Pankaj (Paco) Shingadia was making and selling authentic Indian food at five busy outdoor farmers’ markets in the Puerto Vallarta area each week. His Bites of India was popular and successful, and customers loved his butter chicken, spicy chutneys and naan flatbreads. Although the markets were all seasonal (November to April) he and wife Griselda were happy to have the summers off to relax, do a little catering, visit family or travel.
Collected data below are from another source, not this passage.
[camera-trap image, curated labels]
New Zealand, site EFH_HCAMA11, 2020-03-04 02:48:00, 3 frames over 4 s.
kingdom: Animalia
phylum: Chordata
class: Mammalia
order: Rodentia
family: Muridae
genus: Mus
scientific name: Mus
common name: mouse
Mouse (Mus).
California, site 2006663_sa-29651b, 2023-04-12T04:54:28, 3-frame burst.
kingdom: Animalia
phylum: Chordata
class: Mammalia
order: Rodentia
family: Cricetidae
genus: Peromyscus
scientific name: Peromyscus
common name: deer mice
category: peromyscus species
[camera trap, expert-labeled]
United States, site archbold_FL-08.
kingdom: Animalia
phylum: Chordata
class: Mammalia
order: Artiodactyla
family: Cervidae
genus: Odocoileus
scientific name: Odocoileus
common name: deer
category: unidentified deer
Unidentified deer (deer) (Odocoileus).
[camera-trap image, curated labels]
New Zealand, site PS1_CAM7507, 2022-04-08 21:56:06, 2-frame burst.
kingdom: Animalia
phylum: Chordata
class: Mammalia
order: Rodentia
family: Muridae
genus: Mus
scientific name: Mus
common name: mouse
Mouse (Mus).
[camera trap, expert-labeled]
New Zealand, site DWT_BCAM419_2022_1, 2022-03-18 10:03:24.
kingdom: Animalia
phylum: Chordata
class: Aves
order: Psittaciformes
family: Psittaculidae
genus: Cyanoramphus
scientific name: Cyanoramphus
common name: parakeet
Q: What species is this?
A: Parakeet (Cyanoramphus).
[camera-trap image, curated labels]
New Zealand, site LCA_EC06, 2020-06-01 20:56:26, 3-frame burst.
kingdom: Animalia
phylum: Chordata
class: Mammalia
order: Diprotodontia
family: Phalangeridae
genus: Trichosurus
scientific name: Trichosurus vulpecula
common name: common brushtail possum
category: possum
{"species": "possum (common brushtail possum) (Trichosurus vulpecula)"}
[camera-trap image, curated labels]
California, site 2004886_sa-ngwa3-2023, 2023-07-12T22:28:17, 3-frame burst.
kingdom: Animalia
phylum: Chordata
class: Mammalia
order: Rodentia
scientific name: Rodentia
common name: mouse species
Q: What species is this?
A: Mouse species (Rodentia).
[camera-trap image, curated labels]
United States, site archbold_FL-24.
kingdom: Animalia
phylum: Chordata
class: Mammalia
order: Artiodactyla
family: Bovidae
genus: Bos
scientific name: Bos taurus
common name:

Unaware of the extent of what was happening with the pandemic in China and Europe, they were taken by surprise as suddenly and without warning the Jalisco and Nayarit state governments shut down all outdoor markets.

“All the markets closed preemptively before the end of the season,” said Shingadia. “We didn’t know that Sunday, March 15, was our last market. The next day we got word from the market managers.”

Since they already had food prepped, they decided to try and sell through Facebook, posting in various expat groups. That first week there was absolutely no response.

“People were reeling,” said Shingadia, who watched Canadians and American friends trying to decide what to do. “They didn’t know if they were coming or going.”

Bites of India offers take-home meals with frozen entrees plus fresh-made Basmati rice, flatbreads, samosas and chutneys. The couple decided to go ahead with full production since they had all the ingredients. This also gave them something to do during a self-quarantine that ended up lasting seven weeks.

As stores began to reopen with safety measures in place, Shingadia started posting on Facebook again, offering home delivery, and this time there was an enthusiastic response from other full-time expats and stranded snowbirds — a new customer base. The couple invested in an FDA-approved professional vacuum sealing machine and are working on making their order system more efficient. Because it’s just the two of them working in a professional kitchen and doing deliveries, overhead is low and they can completely control the protocols, such as masks, gloves and other sanitation measures.

Now, he said, they’re so busy they can barely keep up.

“It’s gone very, very well,” he said. “The last post I did I was overwhelmed.”

Although there’s a chance the markets may reopen in November, Shingadia said this new business model has proven to be a blessing in disguise.

“Who knows what will happen? Will they quarantine again?” he mused. “And even if they reopen, how much tourism will happen? That’s why I want to focus on what I’m doing now.”

The Living Room Bookstore & Cafe was enjoying its first season and had quickly become a popular community gathering place in the Puerto Vallarta marina. As the coronavirus reached Mexico, owner Kelly Casey watched people starting to fly home in mid-March and made the wrenching decision to close on March 20.

Kelly Casey welcomes a customer to her Puerto Vallarta bookstore and cafe.
Kelly Casey welcomes a customer to her Puerto Vallarta bookstore and cafe.

“It was scary! People who were always here for the winter were coming in and getting ready to leave,” she said. “So many of the full-timers decided to go home, especially the Canadians, because they had health care there.”

Casey had been saving money for the slower summer season, but used it instead to pay her two employees what they said was the minimum they needed to get by.

“Emotionally this took a huge toll,” she said. “What do I do? Not just about the business, but being away from home, on my own. But you pull yourself together.”

She tried to pivot to go online, but had no electronic inventory of the thousands of used books she’d had shipped from the U.S. Her original plan had been to open other stores in other expat communities around Mexico.

“What this did was make me change my business focus,” said Casey. She hired a software developer to create a database and opened a Shopify account so customers can easily search and pay online. “Now I’m looking at shipping, rather than other brick-and-mortar locations.”

The store and cafe are now open six days a week — until the government closes everything again — and Casey is promoting the store’s new online ordering and sales too.

“All in all, everyone has been very supportive. People are happy I’m back, and they’re happy to get new books,” she said. “We’re going to get through this.”